The lambda takes an event, with html in the event source, converts that html to a PDF (using the html-pdf node module), passes that pdf to an s3 bucket, and then hands back a signed url that expires in 60 seconds.
Or at least that is what ought to happen (again, works locally). When testing on Lambda, I get the following error:
{
"errorMessage": "spawn EACCES",
"errorType": "Error",
"stackTrace": [
"exports._errnoException (util.js:870:11)",
"ChildProcess.spawn (internal/child_process.js:298:11)",
"Object.exports.spawn (child_process.js:362:9)",
"PDF.PdfExec [as exec] (/var/task/node_modules/html-pdf/lib/pdf.js:87:28)",
"PDF.PdfToFile [as toFile] (/var/task/node_modules/html-pdf/lib/pdf.js:83:8)",
"/var/task/index.js:72:43",
"Promise._execute (/var/task/node_modules/bluebird/js/release/debuggability.js:272:9)",
"Promise._resolveFromExecutor (/var/task/node_modules/bluebird/js/release/promise.js:473:18)",
"new Promise (/var/task/node_modules/bluebird/js/release/promise.js:77:14)",
"createPDF (/var/task/index.js:71:19)",
"main (/var/task/index.js:50:5)"
]
}
Here's the code itself (not compiled, there's a handy gulp task for that)
if(typeof regeneratorRuntime === 'undefined') {
require("babel/polyfill")
}
import fs from 'fs'
import pdf from 'html-pdf'
import md5 from 'md5'
import AWS from 'aws-sdk'
import Promise from 'bluebird'
import moment from 'moment'
const tempDir = '/tmp'
const config = require('./config')
const s3 = new AWS.S3()
export const main = (event, context) => {
console.log("Got event: ", event)
AWS.config.update({
accessKeyId: config.awsKey,
secretAccessKey: config.awsSecret,
region: 'us-east-1'
})
const filename = md5(event.html) + ".pdf"

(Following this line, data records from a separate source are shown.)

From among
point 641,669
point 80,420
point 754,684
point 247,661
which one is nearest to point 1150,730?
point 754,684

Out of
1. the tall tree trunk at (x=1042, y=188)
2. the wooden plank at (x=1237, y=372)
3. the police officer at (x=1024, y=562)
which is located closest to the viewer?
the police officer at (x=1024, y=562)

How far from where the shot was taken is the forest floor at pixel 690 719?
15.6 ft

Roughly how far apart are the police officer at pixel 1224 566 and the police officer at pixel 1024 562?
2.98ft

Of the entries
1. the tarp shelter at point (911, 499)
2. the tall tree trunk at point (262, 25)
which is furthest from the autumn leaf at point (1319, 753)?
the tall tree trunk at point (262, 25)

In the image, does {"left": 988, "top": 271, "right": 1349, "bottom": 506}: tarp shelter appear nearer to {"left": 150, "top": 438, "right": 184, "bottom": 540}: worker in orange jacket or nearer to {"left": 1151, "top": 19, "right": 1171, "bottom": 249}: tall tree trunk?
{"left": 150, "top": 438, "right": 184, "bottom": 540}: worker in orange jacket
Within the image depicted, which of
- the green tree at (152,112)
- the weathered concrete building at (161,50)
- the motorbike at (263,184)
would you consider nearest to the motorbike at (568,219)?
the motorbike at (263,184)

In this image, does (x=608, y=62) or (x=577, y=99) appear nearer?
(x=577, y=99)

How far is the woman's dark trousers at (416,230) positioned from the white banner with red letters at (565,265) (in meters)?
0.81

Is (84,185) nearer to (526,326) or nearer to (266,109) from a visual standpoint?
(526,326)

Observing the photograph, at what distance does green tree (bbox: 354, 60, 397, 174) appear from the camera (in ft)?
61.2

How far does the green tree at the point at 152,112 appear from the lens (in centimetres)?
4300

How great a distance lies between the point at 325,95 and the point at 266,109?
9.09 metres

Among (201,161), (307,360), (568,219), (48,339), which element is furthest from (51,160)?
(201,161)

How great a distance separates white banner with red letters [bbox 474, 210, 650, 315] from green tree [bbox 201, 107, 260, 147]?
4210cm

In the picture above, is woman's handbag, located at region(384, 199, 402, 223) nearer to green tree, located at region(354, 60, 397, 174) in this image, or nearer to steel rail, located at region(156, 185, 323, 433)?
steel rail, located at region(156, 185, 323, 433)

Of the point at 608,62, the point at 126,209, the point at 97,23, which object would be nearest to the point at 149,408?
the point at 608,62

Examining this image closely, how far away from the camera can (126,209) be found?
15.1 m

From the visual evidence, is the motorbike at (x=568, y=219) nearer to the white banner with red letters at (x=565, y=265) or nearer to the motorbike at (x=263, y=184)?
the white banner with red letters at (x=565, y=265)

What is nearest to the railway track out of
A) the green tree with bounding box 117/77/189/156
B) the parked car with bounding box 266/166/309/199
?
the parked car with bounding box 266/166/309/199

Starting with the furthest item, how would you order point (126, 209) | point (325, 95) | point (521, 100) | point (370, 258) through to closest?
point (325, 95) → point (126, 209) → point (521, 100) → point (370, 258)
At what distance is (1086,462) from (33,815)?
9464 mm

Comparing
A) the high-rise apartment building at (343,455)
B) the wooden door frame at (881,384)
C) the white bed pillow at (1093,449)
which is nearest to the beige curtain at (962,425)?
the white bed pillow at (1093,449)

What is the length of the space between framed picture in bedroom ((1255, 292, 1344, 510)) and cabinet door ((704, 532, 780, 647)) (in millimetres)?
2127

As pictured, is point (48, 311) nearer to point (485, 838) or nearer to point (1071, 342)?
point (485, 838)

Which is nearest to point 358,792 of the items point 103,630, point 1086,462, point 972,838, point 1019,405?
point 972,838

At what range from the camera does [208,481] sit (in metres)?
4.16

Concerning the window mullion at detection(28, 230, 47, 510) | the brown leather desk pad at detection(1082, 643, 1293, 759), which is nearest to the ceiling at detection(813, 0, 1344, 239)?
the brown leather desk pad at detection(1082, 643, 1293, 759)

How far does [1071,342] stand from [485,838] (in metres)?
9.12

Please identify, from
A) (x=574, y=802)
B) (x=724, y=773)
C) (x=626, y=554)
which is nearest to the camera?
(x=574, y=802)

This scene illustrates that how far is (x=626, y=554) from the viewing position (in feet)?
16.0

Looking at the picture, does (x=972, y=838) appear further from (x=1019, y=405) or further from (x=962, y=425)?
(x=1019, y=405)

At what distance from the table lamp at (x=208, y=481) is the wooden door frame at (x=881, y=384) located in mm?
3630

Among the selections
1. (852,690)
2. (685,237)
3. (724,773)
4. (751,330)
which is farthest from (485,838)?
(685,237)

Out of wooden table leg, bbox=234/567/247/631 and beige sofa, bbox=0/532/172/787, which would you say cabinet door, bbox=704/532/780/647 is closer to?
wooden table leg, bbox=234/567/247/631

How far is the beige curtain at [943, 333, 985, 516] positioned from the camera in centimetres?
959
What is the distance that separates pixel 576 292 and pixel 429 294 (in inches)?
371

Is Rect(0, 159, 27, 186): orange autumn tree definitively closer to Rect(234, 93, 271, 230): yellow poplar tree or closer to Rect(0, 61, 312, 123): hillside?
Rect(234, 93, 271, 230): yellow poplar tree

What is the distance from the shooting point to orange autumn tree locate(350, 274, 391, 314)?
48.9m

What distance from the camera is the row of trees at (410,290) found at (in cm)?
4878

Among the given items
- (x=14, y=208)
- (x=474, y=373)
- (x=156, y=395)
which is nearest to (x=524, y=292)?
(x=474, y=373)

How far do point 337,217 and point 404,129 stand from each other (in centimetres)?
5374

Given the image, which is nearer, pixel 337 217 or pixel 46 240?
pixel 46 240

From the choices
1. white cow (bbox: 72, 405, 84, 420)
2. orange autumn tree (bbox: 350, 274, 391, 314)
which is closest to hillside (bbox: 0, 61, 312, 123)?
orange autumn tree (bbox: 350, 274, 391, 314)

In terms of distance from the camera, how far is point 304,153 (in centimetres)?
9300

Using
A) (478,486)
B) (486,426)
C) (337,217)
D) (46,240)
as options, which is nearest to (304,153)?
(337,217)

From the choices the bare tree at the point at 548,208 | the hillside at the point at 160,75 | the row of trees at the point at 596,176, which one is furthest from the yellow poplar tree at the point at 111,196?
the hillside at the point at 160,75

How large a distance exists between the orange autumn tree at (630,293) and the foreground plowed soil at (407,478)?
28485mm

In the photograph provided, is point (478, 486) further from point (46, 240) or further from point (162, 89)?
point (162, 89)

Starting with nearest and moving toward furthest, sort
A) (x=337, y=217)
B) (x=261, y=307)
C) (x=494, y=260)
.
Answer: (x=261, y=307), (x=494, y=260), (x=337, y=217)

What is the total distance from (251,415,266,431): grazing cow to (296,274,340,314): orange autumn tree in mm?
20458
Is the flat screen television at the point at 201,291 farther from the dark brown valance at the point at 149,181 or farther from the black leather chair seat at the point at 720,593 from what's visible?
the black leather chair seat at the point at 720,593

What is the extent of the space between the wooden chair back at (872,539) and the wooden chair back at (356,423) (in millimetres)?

createPDF(event.html, filename).then(function(result) {
uploadToS3(filename, result.filename).then(function(result) {
getOneTimeUrl(filename).then(function(result) {
return context.succeed(result)
}, function(err) {
console.log(err)
return context.fail(err)
})
}, function(err) {
console.log(err)
return context.fail(err)
})
}, function(err) {
console.log(err)
return context.fail(err)
})
}
const createPDF = (html, filename) => {
console.log("Creating PDF")
var promise = new Promise(function(resolve, reject) {
pdf.create(html).toFile(filename, function(err, res) {
if (err) {
reject(err)
} else {
resolve(res)
}
})
})
return promise
}
const uploadToS3 = (filename, filePath) => {
console.log("Pushing to S3")
var promise = new Promise(function(resolve, reject) {
var fileToUpload = fs.createReadStream(filePath)
var expiryDate = moment().add(1, 'm').toDate()
var uploadParams = {
Bucket: config.pdfBucket,
Key: filename,
Body: fileToUpload
}
s3.upload(uploadParams, function(err, data) {
if(err) {
reject(err)
} else {
resolve(data)
}
})
})
return promise
}
const getOneTimeUrl = (filename) => {
var promise = new Promise(function(resolve, reject) {
var params = {
Bucket: config.pdfBucket,
Key: filename,
Expires: 60
}
s3.getSignedUrl('getObject', params, function(err, url) {
if (err) {
reject(err)
} else {
resolve(url)
}
})
})
return promise
}
Seems like a problem within html-pdf. I thought it might be a problem with PhantomJS (which html-pdf depends on) due to some reading I did here: https://engineering.fundingcircle.com/blog/2015/04/09/aws-lambda-for-great-victory/ , however, since Lambda has bumped the max zip size to 50mb, I don't have a problem uploading the binary.
Any thoughts?
html-pdf uses phantomjs under the hood, which needs to compile some binaries when being installed. I guess your problem is that you are deploying those locally compiled binaries but Lambda needs the binaries compiled on Amazon Linux.
You can solve this problem by building your deploy package on an EC2 instance that is running Amazon Linux and then e.g. directly deploy it from there like it is explained in this tutorial.
Also check out this answer on a similar problem.